Thursday, 25 August 2011

Social Skill Building the MM Way

Social skills classes are great in theory, but in practice I have seen some that are... less than stellar. 

According to my research, which comes from a number of peer reviewed sources including but not limited to several text books from my post graduate degree, articles written in academic journals, and too many years of teacher preachers to cite; the main reason social skills groups fail is because of a failure to plan for social skill generalization.

It almost seems obvious doesn't it? Autism is itself associated with an often times great aptitude for skill acquisition, but with a deficit in the ability to transfer that skill to novel environments. Kids with ASD are often incredibly bright, but struggle to conceptualize the use of skills in environments in which they have not been explicitly taught. Many people never even think about how naturally skill generalization happens for typically developing children; it is something I certainly took for granted. 

Knowing what I know...How do I actively plan for generalization in MM social skills program?

Where do I begin?! By scheduling the group to float between classrooms (sensory, sensory motor, class, office) outdoor locations (playground, park), and by constantly changing the teaching materials (stimulus) and the structure of our physical  teaching environment. We are constantly exposing our students to novel environments as an active pursuit of generalization.

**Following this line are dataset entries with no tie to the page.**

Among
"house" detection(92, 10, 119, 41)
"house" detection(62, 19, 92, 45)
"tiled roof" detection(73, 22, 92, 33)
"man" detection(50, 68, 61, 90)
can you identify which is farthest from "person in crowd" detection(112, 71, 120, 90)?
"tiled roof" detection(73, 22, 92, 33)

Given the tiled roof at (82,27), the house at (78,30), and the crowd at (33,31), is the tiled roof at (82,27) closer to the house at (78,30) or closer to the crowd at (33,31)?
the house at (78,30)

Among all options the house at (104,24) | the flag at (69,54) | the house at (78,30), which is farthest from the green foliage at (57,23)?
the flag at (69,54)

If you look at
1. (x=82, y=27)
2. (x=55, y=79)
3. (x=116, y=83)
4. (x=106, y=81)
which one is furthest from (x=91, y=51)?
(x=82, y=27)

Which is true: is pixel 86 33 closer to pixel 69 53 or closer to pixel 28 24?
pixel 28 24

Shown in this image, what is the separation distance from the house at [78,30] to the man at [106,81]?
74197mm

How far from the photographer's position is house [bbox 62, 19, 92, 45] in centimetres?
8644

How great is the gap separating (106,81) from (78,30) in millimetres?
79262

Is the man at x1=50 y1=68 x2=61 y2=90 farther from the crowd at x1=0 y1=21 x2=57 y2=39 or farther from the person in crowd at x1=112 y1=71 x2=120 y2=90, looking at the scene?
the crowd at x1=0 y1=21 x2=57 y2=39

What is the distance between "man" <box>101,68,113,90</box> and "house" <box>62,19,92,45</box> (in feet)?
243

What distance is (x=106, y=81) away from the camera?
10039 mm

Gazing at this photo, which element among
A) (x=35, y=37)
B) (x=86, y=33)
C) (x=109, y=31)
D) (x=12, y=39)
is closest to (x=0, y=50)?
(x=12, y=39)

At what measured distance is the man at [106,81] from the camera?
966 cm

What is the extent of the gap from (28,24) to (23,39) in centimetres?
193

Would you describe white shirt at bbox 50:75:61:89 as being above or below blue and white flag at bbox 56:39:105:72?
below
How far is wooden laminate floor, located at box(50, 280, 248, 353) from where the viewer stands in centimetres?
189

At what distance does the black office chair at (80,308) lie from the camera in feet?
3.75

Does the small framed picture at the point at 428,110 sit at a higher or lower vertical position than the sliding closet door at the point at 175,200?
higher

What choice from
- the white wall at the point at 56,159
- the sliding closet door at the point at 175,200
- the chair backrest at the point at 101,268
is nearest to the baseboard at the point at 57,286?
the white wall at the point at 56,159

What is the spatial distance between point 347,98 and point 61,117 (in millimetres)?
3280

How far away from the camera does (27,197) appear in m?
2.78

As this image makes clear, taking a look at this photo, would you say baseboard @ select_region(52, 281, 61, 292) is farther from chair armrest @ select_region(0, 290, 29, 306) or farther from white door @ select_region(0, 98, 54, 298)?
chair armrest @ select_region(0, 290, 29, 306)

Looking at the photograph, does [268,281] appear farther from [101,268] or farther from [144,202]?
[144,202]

Having our students work with several instructors and educational assistants allows us to ensure that skills generalize across people; as a class, we interact with each other and become comfortable in a controlled social dynamic! The more positive interactions with people we have on a daily basis, and therein practice the elementary social skills (relative eye contact, pitch, greetings, answering basic questions, etc.), the more we are able to call upon these skills at another time; eventually, they join our repertoire. The more we practice, the more fluent we become.

Most of our kids thrive in a 1:1 setting, but working in a group we automatically tackle the other major concern when it comes to generalization; that is, will the skill taught in 1:1 generalize into group environment? Usually, it does take time but when instructors are skilled at eliciting these skill sets, students are able to stay on-task and motivated. The ALLSR includes this skill as a target, which at least to me, says it's worth considering.

When planning for maximum engagement there are themes....and there are themes.

Themes are a great way to keep social skills classes focused and age-appropriate. When working with themes it is important to do your research, not every idea on the internet works out and it is best to test it out before hand. I also like to have a few "in case of flop" ideas hanging around to; sometimes, you just can't plan for a lack of interest or a failure to launch. Some ideas just don't work, and it's best to let it go and move on. 

When planning themes, and all the while planning for generalization, I try to make themes functional, but also subjects of interest; anytime I can toss some life-skills into the mix, I do that too. I recommend you take your themes to the "next level"; include vocabulary, theme based games and of course arts and crafts should reflect a clear theme (from fish to french fries, topics and themes come in all shapes and sizes).

I always try to simulate real life scenarios; in a french fry unit I might host a mock restaurant, or in a shapes unit we might try cooking with only things that are round. This year I plan to simulate a buffet; a particular area of concern for some of my little ones.  Keeping it hands on, theme based, and outside the box helps our kids stay engages with the activity and with each other.